> Task: Search term "based": copy each line of the records that contains it.

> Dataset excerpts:
════════════════
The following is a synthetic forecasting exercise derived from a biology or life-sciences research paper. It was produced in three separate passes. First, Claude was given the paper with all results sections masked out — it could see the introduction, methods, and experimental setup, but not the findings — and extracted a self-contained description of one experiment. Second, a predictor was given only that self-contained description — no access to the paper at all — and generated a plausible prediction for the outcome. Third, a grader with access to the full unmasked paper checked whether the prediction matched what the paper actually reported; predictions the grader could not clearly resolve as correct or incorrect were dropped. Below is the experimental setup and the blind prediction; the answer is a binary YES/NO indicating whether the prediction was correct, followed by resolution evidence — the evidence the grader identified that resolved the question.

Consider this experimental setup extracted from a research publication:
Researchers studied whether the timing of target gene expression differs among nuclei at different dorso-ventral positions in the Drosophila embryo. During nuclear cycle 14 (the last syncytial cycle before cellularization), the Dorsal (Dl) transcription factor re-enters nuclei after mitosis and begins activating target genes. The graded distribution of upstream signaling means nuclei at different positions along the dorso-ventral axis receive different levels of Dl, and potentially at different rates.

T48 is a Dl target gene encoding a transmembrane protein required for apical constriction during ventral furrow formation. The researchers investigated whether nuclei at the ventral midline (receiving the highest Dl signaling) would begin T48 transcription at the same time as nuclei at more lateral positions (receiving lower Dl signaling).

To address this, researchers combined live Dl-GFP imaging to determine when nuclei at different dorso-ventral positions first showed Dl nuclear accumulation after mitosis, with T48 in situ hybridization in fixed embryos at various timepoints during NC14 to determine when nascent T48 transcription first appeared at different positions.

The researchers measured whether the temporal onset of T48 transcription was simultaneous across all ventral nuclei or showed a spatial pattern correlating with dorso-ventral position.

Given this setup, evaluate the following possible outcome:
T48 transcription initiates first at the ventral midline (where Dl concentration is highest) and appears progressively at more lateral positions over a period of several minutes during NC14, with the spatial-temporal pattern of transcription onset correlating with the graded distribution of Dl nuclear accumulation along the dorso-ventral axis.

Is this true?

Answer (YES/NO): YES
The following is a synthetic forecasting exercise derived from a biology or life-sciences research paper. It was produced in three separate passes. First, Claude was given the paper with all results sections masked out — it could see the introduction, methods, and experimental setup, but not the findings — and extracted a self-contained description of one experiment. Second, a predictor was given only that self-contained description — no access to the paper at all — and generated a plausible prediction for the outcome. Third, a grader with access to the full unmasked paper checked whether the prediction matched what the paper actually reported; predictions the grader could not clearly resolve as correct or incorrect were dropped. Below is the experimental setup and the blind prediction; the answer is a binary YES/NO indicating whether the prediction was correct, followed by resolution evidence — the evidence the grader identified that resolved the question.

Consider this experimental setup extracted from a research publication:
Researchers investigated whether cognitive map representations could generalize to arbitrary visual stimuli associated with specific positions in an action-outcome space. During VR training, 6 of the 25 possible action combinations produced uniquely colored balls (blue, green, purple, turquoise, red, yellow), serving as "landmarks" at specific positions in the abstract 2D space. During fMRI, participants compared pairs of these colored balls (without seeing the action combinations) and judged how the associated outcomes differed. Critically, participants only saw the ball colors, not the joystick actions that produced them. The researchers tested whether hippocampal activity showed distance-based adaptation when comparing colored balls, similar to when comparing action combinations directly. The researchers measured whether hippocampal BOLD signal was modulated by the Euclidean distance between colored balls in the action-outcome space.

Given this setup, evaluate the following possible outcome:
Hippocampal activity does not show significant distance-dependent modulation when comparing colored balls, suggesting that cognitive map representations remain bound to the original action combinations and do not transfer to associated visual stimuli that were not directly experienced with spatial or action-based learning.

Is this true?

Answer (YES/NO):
════════════════
> Solution for this task:
Researchers investigated whether cognitive map representations could generalize to arbitrary visual stimuli associated with specific positions in an action-outcome space. During VR training, 6 of the 25 possible action combinations produced uniquely colored balls (blue, green, purple, turquoise, red, yellow), serving as "landmarks" at specific positions in the abstract 2D space. During fMRI, participants compared pairs of these colored balls (without seeing the action combinations) and judged how the associated outcomes differed. Critically, participants only saw the ball colors, not the joystick actions that produced them. The researchers tested whether hippocampal activity showed distance-based adaptation when comparing colored balls, similar to when comparing action combinations directly. The researchers measured whether hippocampal BOLD signal was modulated by the Euclidean distance between colored balls in the action-outcome space.
Hippocampal activity does not show significant distance-dependent modulation when comparing colored balls, suggesting that cognitive map representations remain bound to the original action combinations and do not transfer to associated visual stimuli that were not directly experienced with spatial or action-based learning.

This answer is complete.